§ The problem: Set down all the lines below, each one exactly as shown.

§ Materials provided:
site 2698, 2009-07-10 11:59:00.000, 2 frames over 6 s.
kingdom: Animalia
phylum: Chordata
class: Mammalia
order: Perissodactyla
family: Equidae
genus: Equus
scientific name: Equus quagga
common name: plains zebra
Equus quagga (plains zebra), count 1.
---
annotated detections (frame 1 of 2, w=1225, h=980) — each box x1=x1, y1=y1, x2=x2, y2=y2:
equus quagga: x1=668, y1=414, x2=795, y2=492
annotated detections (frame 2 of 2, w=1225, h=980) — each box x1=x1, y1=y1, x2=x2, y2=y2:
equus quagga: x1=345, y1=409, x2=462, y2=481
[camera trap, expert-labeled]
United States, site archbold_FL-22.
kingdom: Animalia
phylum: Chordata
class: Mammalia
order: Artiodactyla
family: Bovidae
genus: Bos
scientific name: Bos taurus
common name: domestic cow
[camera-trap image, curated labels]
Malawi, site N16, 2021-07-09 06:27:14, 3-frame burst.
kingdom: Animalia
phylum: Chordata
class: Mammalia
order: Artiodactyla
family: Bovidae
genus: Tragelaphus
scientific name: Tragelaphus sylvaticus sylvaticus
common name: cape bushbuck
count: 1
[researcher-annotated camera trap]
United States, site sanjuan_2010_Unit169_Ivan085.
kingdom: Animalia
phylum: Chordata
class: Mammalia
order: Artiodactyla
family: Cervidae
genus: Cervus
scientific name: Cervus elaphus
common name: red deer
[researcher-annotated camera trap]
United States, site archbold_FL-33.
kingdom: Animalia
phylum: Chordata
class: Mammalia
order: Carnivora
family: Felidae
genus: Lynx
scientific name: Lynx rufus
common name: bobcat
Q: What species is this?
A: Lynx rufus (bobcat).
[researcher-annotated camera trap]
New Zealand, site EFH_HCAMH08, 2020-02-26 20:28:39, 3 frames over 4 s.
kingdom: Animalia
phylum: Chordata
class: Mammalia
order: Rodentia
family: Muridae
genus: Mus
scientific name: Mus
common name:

§ Expected output:
site 2698, 2009-07-10 11:59:00.000, 2 frames over 6 s.
kingdom: Animalia
phylum: Chordata
class: Mammalia
order: Perissodactyla
family: Equidae
genus: Equus
scientific name: Equus quagga
common name: plains zebra
Equus quagga (plains zebra), count 1.
---
annotated detections (frame 1 of 2, w=1225, h=980) — each box x1=x1, y1=y1, x2=x2, y2=y2:
equus quagga: x1=668, y1=414, x2=795, y2=492
annotated detections (frame 2 of 2, w=1225, h=980) — each box x1=x1, y1=y1, x2=x2, y2=y2:
equus quagga: x1=345, y1=409, x2=462, y2=481
[camera trap, expert-labeled]
United States, site archbold_FL-22.
kingdom: Animalia
phylum: Chordata
class: Mammalia
order: Artiodactyla
family: Bovidae
genus: Bos
scientific name: Bos taurus
common name: domestic cow
[camera-trap image, curated labels]
Malawi, site N16, 2021-07-09 06:27:14, 3-frame burst.
kingdom: Animalia
phylum: Chordata
class: Mammalia
order: Artiodactyla
family: Bovidae
genus: Tragelaphus
scientific name: Tragelaphus sylvaticus sylvaticus
common name: cape bushbuck
count: 1
[researcher-annotated camera trap]
United States, site sanjuan_2010_Unit169_Ivan085.
kingdom: Animalia
phylum: Chordata
class: Mammalia
order: Artiodactyla
family: Cervidae
genus: Cervus
scientific name: Cervus elaphus
common name: red deer
[researcher-annotated camera trap]
United States, site archbold_FL-33.
kingdom: Animalia
phylum: Chordata
class: Mammalia
order: Carnivora
family: Felidae
genus: Lynx
scientific name: Lynx rufus
common name: bobcat
Q: What species is this?
A: Lynx rufus (bobcat).
[researcher-annotated camera trap]
New Zealand, site EFH_HCAMH08, 2020-02-26 20:28:39, 3 frames over 4 s.
kingdom: Animalia
phylum: Chordata
class: Mammalia
order: Rodentia
family: Muridae
genus: Mus
scientific name: Mus
common name:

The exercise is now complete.